The Government has been urged to extend the duration of the stamp duty holiday, if the recovery in the housing market is to be sustained.
Since September last year, a temporary stamp duty threshold of £175,000 has been in place, up from the usual level of £125,000, as part of the Government's attempts to encourage people to move, and reinvigorate what was a struggling housing market.
It is a strategy that appears to have proven successful. Indeed, according to the National Association of Estate Agents (NAEA), demand for property returned to the housing market in September, particularly among first time buyers.

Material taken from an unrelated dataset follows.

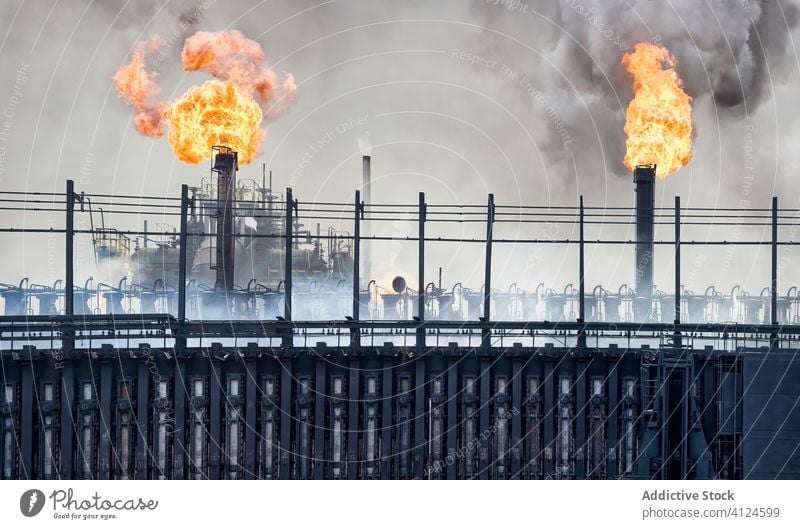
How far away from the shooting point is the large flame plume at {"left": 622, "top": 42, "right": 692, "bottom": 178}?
110ft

However, with the temporary increase due to expire and the normal threshold of £125,000 set to return from the end of 2009, the president of the NAEA, Gary Smith, speaking to Moneyfacts.co.uk, said it was important not to assume it will be plain sailing from here.
"This needs to be maintained rather than taken for granted. It is a slow and gradual road of recovery and it is at this point where the promising signs we're seeing need to be further supported to ensure that the momentum doesn't stall."
As to how to ensure the positive impetus is not lost, Smith said both lenders and the Government had to do more to help facilitate the second phase of the recovery.
"A key decision will be made in the Pre Budget Report later this year, and the Government should consider extending the stamp duty holiday in the same way as it has done with the car scrappage allowance scheme," he added.
"As first time buyers are usually the foundation of sales chains, extending the current stamp duty holiday will be heavily outweighed by additional stamp duty and VAT revenues generated further up the chains."